# CONSIGNE
Reproduisez à l'identique, s'il vous plaît, l'intégralité du texte source ci-dessous.

Mme Schwarzer, vous évoquez la création d'un office de la transparence et de la probité. Vous dites même qu'il serait bon qu'on le transforme en une institution européenne. Ne pensez-vous pas que si les Parlements nationaux pouvaient être mieux entendus et avoir plus de place dans le jeu européen dans son ensemble, cela pourrait sans doute résoudre un certain nombre de questions ? N'oublions pas que ce sont les contribuables européens qui, d'une certaine manière, financent nos actions européennes.

Nous sommes à la veille d'élections importantes, et nos concitoyens vont à nouveau nous interroger sur l'Europe, sans toujours comprendre t en quoi l'Union européenne est présente dans leur quotidien.

M. Claude Kern. - Au-delà des mérites et de la capacité des pays candidats à mener les efforts nécessaires pour s'adapter à l'acquis communautaire et aux exigences de l'adhésion, quelle est votre évaluation de la capacité d'absorption de l'Union européenne ?

J'ai été frappé, dans votre rapport, par la gradation qui renouvelle la théorie des cercles concentriques chère à Hubert Védrine : l'adhésion doit-elle être un tout ou rien ? Peut-elle au contraire être progressive ? Selon quelles modalités ?

Mme Audrey Linkenheld. - Je trouve particulièrement intéressante la réflexion qui est la vôtre et les recommandations qui en découlent afin de fortifier et protéger l'État de droit à l'échelle de l'Union européenne, tout en envisageant son élargissement.

# MATÉRIEL FOURNI
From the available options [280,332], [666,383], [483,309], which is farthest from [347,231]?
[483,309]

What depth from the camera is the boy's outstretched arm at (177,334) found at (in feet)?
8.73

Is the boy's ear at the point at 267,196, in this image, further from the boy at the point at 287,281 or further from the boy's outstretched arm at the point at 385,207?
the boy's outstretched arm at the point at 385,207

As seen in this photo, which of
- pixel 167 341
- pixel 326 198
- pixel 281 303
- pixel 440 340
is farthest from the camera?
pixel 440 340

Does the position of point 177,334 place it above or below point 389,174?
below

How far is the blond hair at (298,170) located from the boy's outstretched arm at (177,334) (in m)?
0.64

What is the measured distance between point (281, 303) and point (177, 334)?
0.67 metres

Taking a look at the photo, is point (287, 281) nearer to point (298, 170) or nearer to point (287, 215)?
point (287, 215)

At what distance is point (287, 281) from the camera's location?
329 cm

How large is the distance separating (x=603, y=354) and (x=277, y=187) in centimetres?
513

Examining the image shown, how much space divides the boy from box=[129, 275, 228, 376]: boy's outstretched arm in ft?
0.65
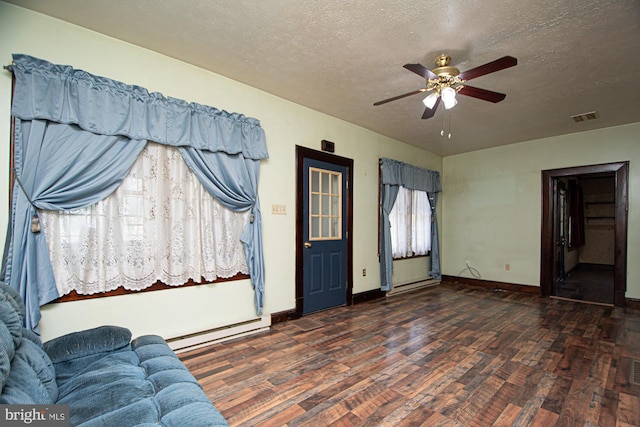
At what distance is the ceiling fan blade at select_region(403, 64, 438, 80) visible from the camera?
223 centimetres

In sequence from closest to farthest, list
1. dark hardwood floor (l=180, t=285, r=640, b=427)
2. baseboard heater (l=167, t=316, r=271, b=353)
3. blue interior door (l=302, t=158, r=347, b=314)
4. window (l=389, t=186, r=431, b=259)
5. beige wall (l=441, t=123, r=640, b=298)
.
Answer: dark hardwood floor (l=180, t=285, r=640, b=427), baseboard heater (l=167, t=316, r=271, b=353), blue interior door (l=302, t=158, r=347, b=314), beige wall (l=441, t=123, r=640, b=298), window (l=389, t=186, r=431, b=259)

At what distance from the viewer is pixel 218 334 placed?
9.88ft

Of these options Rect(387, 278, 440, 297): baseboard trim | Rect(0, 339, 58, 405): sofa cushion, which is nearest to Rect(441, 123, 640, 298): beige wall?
Rect(387, 278, 440, 297): baseboard trim

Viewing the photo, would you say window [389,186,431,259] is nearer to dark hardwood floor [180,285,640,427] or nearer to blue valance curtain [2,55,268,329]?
dark hardwood floor [180,285,640,427]

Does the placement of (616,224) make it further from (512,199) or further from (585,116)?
(585,116)

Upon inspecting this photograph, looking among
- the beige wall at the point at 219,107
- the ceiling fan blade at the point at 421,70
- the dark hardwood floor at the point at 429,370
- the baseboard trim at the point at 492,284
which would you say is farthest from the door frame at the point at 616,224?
the ceiling fan blade at the point at 421,70

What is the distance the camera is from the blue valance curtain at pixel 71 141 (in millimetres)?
2074

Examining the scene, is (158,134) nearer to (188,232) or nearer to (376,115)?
(188,232)

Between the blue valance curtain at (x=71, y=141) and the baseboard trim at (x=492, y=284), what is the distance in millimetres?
5391

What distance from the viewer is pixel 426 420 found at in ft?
6.06

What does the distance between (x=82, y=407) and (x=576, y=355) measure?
384 cm

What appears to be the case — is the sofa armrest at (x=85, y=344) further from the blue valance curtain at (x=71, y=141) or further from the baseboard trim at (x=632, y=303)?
the baseboard trim at (x=632, y=303)

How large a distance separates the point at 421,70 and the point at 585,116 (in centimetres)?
350

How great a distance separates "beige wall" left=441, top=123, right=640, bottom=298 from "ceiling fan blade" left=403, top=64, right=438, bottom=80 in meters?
4.12
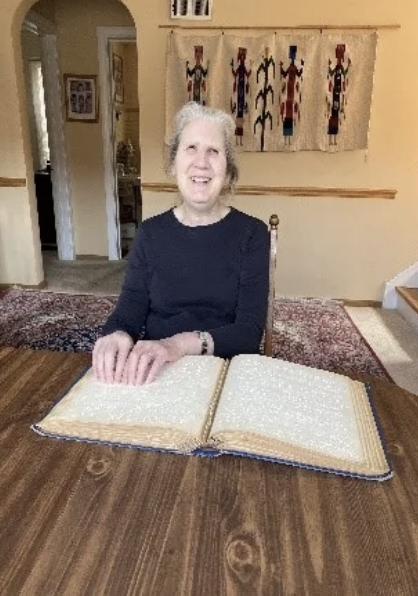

# RÉSULTAT DE L'EXERCICE
Mme Schwarzer, vous évoquez la création d'un office de la transparence et de la probité. Vous dites même qu'il serait bon qu'on le transforme en une institution européenne. Ne pensez-vous pas que si les Parlements nationaux pouvaient être mieux entendus et avoir plus de place dans le jeu européen dans son ensemble, cela pourrait sans doute résoudre un certain nombre de questions ? N'oublions pas que ce sont les contribuables européens qui, d'une certaine manière, financent nos actions européennes.

Nous sommes à la veille d'élections importantes, et nos concitoyens vont à nouveau nous interroger sur l'Europe, sans toujours comprendre t en quoi l'Union européenne est présente dans leur quotidien.

M. Claude Kern. - Au-delà des mérites et de la capacité des pays candidats à mener les efforts nécessaires pour s'adapter à l'acquis communautaire et aux exigences de l'adhésion, quelle est votre évaluation de la capacité d'absorption de l'Union européenne ?

J'ai été frappé, dans votre rapport, par la gradation qui renouvelle la théorie des cercles concentriques chère à Hubert Védrine : l'adhésion doit-elle être un tout ou rien ? Peut-elle au contraire être progressive ? Selon quelles modalités ?

Mme Audrey Linkenheld. - Je trouve particulièrement intéressante la réflexion qui est la vôtre et les recommandations qui en découlent afin de fortifier et protéger l'État de droit à l'échelle de l'Union européenne, tout en envisageant son élargissement.